Dissertation - data sampling Watch

Denzel89
Badges: 12
Rep:
?
#1
Report Thread starter 2 weeks ago
#1
Struggling with this, we have been taught how to sample data but it just doesn't work with my data set.

I have procured the data from a FOI request which basically lists all the required info. Problem is its all disjointed, some are false inputs and don't check out when cross referenced again other databases.

The information pertains to delisting applications of historic buildings, the FOI could only supply basic details of the delisting application, hence having to check the data against another database to find out further details.

Choosing which off the list to put through the database is difficult. Basically i have settled on every tenth entry, if it lands on a dud i go to the next entry.

Sounds pretty rudimentary but i cant think of any other way. Cant copy over (from word) to excel as the format they have used is a right mess.
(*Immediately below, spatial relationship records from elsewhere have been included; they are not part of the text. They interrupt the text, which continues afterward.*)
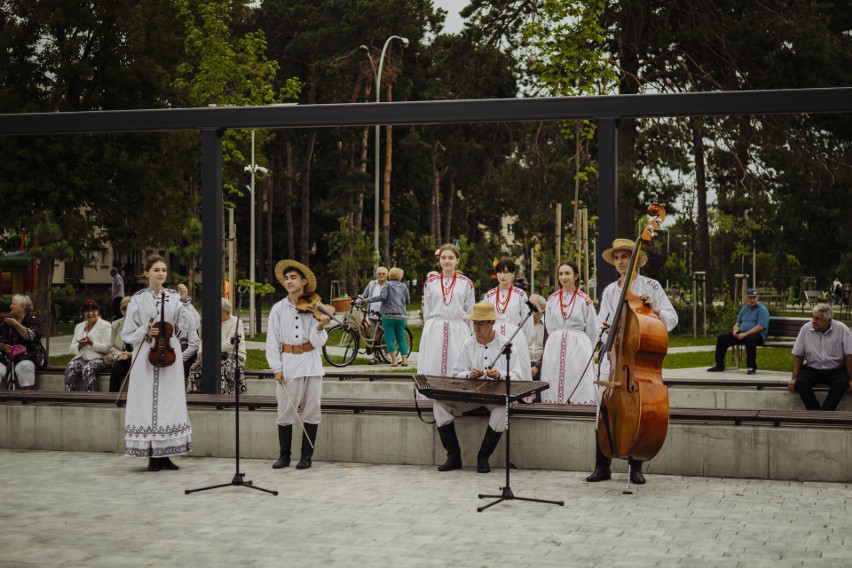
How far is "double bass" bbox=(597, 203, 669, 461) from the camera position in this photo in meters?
8.16

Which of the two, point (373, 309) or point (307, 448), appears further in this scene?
point (373, 309)

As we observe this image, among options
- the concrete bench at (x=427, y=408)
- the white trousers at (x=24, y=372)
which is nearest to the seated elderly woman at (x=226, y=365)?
the concrete bench at (x=427, y=408)

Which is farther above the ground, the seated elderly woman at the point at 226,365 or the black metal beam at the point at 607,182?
the black metal beam at the point at 607,182

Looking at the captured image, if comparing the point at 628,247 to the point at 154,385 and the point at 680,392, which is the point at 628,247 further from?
the point at 154,385

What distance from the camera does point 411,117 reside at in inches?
421

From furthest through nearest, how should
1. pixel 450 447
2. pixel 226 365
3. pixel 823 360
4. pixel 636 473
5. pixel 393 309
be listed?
pixel 393 309 < pixel 226 365 < pixel 823 360 < pixel 450 447 < pixel 636 473

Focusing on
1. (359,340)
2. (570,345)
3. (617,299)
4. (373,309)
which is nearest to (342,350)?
(373,309)

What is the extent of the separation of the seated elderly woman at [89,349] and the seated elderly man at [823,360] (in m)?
7.63

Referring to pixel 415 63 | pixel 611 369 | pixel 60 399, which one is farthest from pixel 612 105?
pixel 415 63

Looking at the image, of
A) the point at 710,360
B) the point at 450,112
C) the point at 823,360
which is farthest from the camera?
the point at 710,360

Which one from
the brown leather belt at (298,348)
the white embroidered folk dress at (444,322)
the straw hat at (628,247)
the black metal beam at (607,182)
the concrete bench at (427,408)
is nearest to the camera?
the straw hat at (628,247)

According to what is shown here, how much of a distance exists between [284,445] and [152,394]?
1.25 meters

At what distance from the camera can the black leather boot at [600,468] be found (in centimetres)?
933

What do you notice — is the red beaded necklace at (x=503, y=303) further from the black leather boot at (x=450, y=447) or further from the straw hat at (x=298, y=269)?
the straw hat at (x=298, y=269)
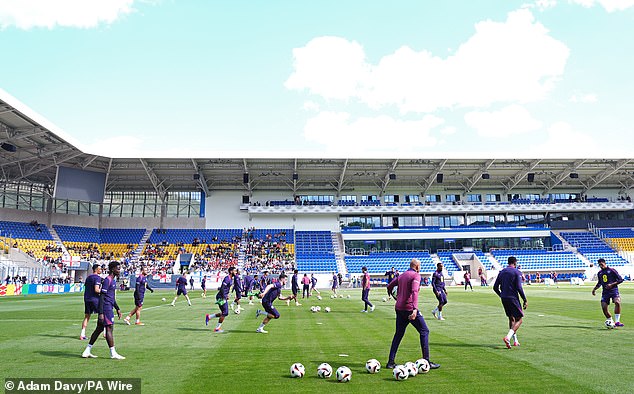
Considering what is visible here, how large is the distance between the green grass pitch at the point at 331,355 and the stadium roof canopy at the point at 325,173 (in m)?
40.5

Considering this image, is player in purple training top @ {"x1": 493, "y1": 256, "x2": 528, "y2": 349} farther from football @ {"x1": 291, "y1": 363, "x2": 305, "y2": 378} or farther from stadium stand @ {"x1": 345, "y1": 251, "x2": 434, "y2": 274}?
stadium stand @ {"x1": 345, "y1": 251, "x2": 434, "y2": 274}

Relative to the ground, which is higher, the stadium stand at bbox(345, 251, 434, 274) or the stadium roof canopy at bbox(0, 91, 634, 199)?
the stadium roof canopy at bbox(0, 91, 634, 199)

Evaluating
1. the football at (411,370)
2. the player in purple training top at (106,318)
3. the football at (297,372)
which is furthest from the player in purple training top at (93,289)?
the football at (411,370)

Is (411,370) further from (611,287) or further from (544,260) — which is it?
(544,260)

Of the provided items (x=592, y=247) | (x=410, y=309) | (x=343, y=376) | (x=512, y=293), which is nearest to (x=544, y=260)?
(x=592, y=247)

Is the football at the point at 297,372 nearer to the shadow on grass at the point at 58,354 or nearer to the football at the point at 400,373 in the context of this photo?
the football at the point at 400,373

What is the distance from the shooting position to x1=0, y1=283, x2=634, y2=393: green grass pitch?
720 cm

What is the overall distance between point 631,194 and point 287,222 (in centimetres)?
5253

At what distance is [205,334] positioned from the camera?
1345 centimetres

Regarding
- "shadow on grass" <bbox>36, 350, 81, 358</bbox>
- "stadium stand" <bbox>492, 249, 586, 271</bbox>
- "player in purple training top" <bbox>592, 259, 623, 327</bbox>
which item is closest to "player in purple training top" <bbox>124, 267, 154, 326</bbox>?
"shadow on grass" <bbox>36, 350, 81, 358</bbox>

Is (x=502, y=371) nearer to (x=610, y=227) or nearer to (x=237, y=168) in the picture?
(x=237, y=168)

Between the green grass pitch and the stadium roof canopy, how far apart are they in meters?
40.5

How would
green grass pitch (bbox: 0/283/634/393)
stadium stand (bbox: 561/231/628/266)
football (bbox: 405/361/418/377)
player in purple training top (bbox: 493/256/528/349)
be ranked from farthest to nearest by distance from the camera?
1. stadium stand (bbox: 561/231/628/266)
2. player in purple training top (bbox: 493/256/528/349)
3. football (bbox: 405/361/418/377)
4. green grass pitch (bbox: 0/283/634/393)

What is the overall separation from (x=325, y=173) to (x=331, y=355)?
52.1m
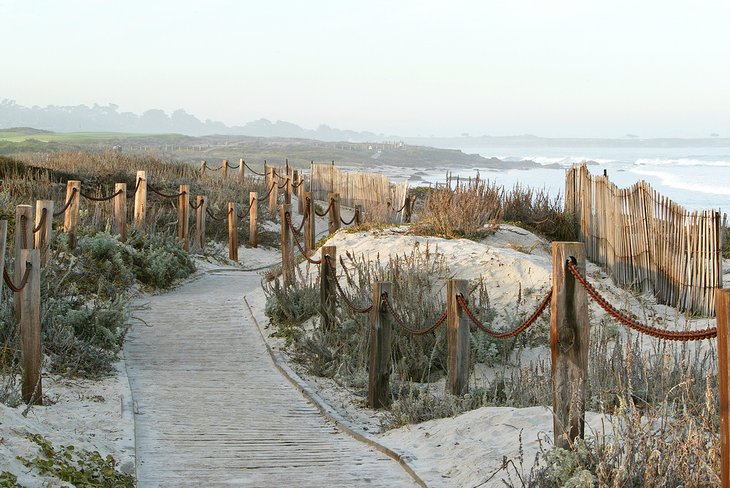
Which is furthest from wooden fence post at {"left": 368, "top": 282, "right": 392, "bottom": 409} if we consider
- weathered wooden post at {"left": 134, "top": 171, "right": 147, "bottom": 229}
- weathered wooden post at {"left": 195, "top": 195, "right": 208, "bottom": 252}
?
weathered wooden post at {"left": 195, "top": 195, "right": 208, "bottom": 252}

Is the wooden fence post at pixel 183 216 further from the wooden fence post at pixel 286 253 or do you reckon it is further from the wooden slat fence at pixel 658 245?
the wooden slat fence at pixel 658 245

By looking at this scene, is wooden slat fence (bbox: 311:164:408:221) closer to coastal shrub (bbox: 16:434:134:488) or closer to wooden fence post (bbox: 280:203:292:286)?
wooden fence post (bbox: 280:203:292:286)

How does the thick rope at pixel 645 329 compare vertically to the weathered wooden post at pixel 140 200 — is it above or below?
above

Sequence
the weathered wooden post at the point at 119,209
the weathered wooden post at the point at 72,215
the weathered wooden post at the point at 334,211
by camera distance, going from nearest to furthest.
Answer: the weathered wooden post at the point at 72,215 < the weathered wooden post at the point at 119,209 < the weathered wooden post at the point at 334,211

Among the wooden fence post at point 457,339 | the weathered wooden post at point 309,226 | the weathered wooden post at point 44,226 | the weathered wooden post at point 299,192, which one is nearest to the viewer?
the wooden fence post at point 457,339

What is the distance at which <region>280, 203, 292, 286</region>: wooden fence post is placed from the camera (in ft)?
44.8

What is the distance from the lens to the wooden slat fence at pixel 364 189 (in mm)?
23870

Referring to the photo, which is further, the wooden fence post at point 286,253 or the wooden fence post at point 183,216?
the wooden fence post at point 183,216

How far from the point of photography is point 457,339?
8328 millimetres

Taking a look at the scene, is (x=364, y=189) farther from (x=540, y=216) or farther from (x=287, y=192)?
(x=540, y=216)

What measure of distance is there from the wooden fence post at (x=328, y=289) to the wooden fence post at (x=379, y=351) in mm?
2843

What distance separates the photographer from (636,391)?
786cm

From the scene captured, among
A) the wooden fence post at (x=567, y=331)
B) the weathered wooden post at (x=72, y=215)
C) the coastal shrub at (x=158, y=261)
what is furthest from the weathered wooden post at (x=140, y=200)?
the wooden fence post at (x=567, y=331)

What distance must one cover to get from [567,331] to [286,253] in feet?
31.0
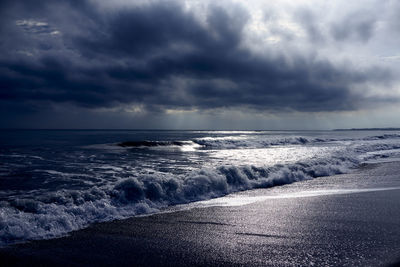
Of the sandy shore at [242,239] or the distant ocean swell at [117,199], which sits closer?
the sandy shore at [242,239]

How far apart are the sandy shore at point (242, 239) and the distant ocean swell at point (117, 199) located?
0.48 meters

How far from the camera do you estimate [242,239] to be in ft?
16.7

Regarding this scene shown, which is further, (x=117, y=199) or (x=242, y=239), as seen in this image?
(x=117, y=199)

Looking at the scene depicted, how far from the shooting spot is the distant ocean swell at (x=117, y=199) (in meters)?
5.52

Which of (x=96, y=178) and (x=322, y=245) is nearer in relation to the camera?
(x=322, y=245)

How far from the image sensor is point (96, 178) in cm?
1076

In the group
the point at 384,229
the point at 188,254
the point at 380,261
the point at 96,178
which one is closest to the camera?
the point at 380,261

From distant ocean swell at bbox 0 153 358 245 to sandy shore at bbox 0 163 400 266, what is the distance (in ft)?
1.58

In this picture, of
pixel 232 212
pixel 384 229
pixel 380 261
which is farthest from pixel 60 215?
pixel 384 229

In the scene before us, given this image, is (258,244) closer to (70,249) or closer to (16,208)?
(70,249)

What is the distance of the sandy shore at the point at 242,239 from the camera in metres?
4.20

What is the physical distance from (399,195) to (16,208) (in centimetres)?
1066

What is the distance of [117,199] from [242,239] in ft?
13.4

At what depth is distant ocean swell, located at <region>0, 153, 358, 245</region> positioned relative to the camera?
5520 mm
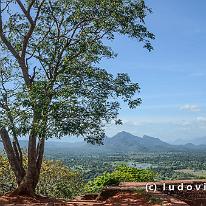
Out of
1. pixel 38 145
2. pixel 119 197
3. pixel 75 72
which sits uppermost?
pixel 75 72

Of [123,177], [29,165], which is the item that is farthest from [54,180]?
[29,165]

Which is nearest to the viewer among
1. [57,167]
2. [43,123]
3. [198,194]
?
[43,123]

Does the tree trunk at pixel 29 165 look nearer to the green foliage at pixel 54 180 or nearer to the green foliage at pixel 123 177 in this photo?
the green foliage at pixel 123 177

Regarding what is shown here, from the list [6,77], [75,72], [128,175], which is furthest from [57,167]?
[75,72]

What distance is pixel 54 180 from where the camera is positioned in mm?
44656

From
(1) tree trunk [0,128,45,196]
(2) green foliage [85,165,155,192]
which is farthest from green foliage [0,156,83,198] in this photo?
(1) tree trunk [0,128,45,196]

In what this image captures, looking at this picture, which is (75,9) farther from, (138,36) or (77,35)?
(138,36)

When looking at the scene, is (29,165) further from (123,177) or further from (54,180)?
(54,180)

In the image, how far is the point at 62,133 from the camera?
1354 cm

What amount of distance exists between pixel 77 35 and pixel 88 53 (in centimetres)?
91

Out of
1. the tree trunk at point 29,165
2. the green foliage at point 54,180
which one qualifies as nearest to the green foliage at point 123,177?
the tree trunk at point 29,165

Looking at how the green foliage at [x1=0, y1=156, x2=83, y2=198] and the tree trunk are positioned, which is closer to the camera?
the tree trunk

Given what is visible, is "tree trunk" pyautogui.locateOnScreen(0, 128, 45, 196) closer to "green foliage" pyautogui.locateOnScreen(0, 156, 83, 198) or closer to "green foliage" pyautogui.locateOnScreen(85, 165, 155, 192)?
"green foliage" pyautogui.locateOnScreen(85, 165, 155, 192)

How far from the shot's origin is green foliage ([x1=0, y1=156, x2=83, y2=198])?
39.8 metres
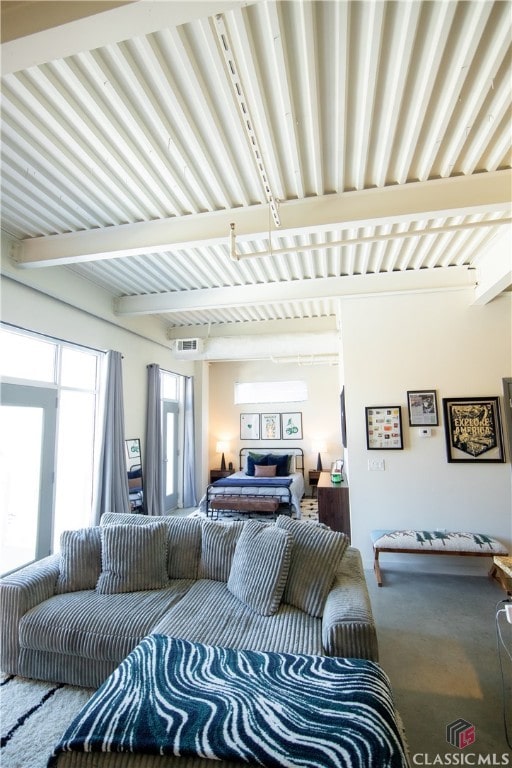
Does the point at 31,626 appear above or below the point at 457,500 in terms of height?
below

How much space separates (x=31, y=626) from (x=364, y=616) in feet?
6.29

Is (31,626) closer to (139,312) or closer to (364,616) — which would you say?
(364,616)

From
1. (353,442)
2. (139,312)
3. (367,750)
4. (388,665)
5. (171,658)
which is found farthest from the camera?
(139,312)

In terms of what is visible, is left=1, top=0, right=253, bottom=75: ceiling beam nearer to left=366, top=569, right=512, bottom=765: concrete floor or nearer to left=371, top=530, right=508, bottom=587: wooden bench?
left=366, top=569, right=512, bottom=765: concrete floor

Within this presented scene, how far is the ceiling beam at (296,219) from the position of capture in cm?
244

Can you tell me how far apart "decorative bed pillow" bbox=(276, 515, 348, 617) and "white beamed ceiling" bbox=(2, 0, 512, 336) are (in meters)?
2.03

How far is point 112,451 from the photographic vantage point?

I did start by attempting to do every entry for a complete dataset but i managed 5 pages in 8 hours out of 350 pages.

Any ideas?
0
reply

Mr Wednesday
Badges: 18
Rep:
?
#2
Report 2 weeks ago
#2
(Original post by Denzel89)
I have procured the data from a FOI request which basically lists all the required info. Problem is its all disjointed, some are false inputs and don't check out when cross referenced again other databases.

Cant copy over (from word) to excel as the format they have used is a right mess. I did start by attempting to do every entry for a complete dataset but i managed 5 pages in 8 hours out of 350 pages.
Best to show a bit of example data and highlight what is "useful" and what is "junk" if you want some technical advice. It's very likely that a bit of simple search and replace in the origional word doc can cut out a lot of junk, leaving you something more compact, but you then need to come up with an algorithmic approach to pulling out the good stuff.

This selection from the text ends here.